Each of these bears a part of the key, she said.
It was taken from here in three parts, sundered throughout the world, against the day that the forebearers knew might come. The day when the Ravager must be sought out in its prison... to be used again... or to be destroyed for once and all time.
“Is this Ravager... a creature of Orcus?”
The ancient lich turned slowly back toward her.
You do not understand. Come then, and see...
Reality shifted around Allera, and the blackness rushed in, enfolding her. She felt a surge of panic, but within just a few heartbeats it drew back again, revealing a sight that caused her breath to freeze in her chest.
She was in a chamber...
vast did not begin to describe it, a space so huge that the Great Cathedral of the Father in Camar could have fit comfortably within its expanse. The place was a vast hemisphere, the curve of the dome above her a perfect sweep of dark stone. The veins of crystal they’d seen in the stone above were prominent here, adding swirls of color that she could clearly distinguish, even though there was no obvious source of light here. It was as if she’d learned an entirely new way to perceive her surroundings, not linked to any one of her mundane senses.

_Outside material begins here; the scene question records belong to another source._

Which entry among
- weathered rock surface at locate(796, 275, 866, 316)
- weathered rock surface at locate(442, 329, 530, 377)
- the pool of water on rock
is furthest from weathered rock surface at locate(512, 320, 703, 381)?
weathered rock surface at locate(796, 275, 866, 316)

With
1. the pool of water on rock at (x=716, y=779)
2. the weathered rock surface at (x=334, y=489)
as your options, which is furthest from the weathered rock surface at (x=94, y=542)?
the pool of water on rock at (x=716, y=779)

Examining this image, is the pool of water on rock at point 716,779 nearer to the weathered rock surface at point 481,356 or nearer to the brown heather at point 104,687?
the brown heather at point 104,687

The interior of the dome was dominated by a great pyramid of gray stone. No... no, not stone at all, she saw, as she shifted her perceptions to it. The pyramid was a field of energy, rippling faintly with eldritch power. Hints of color swirled within it as well, red and blue and yellow twisting at the edges of her awareness.
It took her a few minutes to tear her attention away from the incredible barrier. Then she saw that there was a ring of mithral set in the floor, encompassing the entire circle of the chamber, surrounding the pyramid. And above, ordinary in contrast, she could make out a catwalk that ran around the perimeter of the room, dark metal secured somehow to the walls above her head.

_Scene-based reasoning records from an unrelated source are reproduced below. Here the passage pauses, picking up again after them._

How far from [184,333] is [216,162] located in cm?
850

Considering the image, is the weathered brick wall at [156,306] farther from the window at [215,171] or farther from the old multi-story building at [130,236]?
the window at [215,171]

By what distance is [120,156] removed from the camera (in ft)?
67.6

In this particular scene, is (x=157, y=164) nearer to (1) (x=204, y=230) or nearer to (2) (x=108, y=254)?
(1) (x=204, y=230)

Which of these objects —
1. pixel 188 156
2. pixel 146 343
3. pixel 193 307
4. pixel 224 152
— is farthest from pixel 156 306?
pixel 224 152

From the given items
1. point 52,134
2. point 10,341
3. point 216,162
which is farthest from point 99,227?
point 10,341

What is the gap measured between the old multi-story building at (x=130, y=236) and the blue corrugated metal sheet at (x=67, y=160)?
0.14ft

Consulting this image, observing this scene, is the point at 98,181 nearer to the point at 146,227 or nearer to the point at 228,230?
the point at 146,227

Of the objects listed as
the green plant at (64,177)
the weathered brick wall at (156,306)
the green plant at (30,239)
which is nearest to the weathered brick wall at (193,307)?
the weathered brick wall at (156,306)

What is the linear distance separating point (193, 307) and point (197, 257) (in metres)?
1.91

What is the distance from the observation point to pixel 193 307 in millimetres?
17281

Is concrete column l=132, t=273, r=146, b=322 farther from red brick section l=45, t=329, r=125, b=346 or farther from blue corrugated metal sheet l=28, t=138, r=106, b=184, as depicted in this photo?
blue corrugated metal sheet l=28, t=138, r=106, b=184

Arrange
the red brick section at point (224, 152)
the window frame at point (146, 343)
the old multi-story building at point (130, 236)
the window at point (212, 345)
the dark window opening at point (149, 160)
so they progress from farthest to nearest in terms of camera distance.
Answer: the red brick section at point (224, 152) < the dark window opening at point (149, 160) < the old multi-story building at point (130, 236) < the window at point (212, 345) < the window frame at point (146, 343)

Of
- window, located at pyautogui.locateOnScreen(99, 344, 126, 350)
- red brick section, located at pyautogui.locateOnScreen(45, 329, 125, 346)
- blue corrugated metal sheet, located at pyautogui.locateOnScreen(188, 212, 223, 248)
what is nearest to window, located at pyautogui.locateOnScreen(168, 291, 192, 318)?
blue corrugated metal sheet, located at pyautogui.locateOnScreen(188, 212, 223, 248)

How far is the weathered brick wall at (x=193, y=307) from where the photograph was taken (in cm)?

Following the line of the catwalk, she saw a breach in the cavern wall, adjacent to the metal walkway. From it came a beam of red light, constant, coherent. It emerged from the wall and penetrated into the barrier, sending ripples of color out through it.
She could not see them from here, but she
knew that there were two other such beams, blue and yellow, elsewhere in the chamber.

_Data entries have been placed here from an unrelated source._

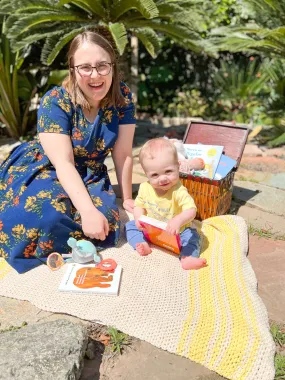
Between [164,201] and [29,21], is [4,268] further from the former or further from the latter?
[29,21]

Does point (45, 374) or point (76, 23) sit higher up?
point (76, 23)

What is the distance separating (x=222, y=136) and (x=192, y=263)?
54.1 inches

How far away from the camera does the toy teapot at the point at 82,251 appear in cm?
242

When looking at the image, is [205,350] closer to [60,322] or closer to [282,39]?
[60,322]

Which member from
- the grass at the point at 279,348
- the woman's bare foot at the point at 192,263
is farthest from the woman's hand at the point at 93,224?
the grass at the point at 279,348

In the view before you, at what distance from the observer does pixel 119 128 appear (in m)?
2.94

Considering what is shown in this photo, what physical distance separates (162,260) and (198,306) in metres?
0.48

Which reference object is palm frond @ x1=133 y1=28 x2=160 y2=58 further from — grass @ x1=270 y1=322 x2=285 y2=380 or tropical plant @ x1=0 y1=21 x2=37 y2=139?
grass @ x1=270 y1=322 x2=285 y2=380

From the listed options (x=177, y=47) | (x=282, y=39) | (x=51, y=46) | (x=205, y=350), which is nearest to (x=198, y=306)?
(x=205, y=350)

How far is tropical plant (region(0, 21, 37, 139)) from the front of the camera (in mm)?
4812

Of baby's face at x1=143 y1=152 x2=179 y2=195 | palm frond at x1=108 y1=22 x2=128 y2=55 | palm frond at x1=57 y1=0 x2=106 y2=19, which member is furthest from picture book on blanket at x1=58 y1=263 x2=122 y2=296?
palm frond at x1=57 y1=0 x2=106 y2=19

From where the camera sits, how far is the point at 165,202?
258 centimetres

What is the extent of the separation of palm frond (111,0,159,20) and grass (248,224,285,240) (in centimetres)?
248

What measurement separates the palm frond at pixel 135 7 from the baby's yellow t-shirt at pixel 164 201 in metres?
2.36
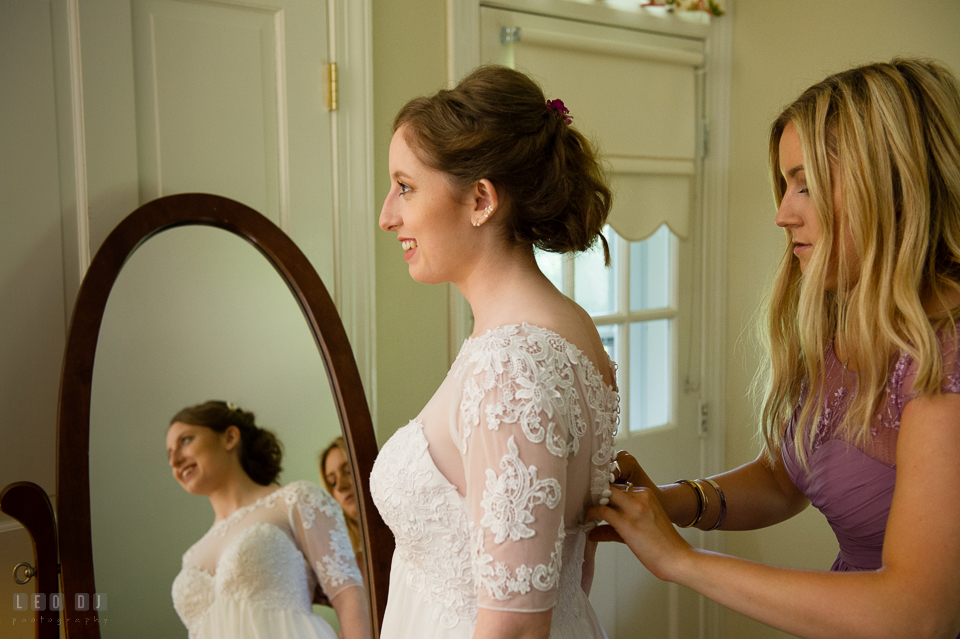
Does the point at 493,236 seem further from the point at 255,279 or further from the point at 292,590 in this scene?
the point at 292,590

It is here, Amurru said, drawing her attention to the side.
Silent with awe, Allera followed her. Her footsteps made no sound, and some aware part of her mind whispered that she was not really here, that this could not be real.
What was more frightening, however, was that this
was real. For she was becoming aware of something
else, something incredible and unbelievable that twisted and surged in a deep but uncertain sleep behind that barrier...
Here.
Allera stopped and looked. She felt it at once, the black slick that penetrated through the stone wall, like a skein of bubbling tar, only part of the stone. It had seeped across the ground, passing a scant foot from where she now stood, across the room...
To the barrier.
She could feel the corruption in that black mark. She knew it all too well; it was an embodiment of the evil that she had felt in the temples of Orcus, deep within the bowels of Rappan Athuk. She had felt it in Gudmund, in the dark demon Maphistal, in the touch of the incorporeal undead that had eagerly sought her soul.
“What... what is in there?”
The Ravager. It sleeps.
“Not for long,” Allera said, before she could think. She could not look away from the gray pyramid, especially at the point where the black slick touched it. She imagined that she could see the field there weakening, straining...
Or had she imagined it?
No, the lich said, turning to fix her with a cold stare.
Its slumber had grown light indeed.
Something in the lich’s voice, the sinuous whisper in her head, made her turn back toward it. Amarru was there, right in front of her, looming over her, although the two were of similar stature. The lich extended a bony hand, and seized Allera’s forehead.
Icy cold needles of pain stabbed into her skull, and Allera screamed, as the black rushed in at her once more.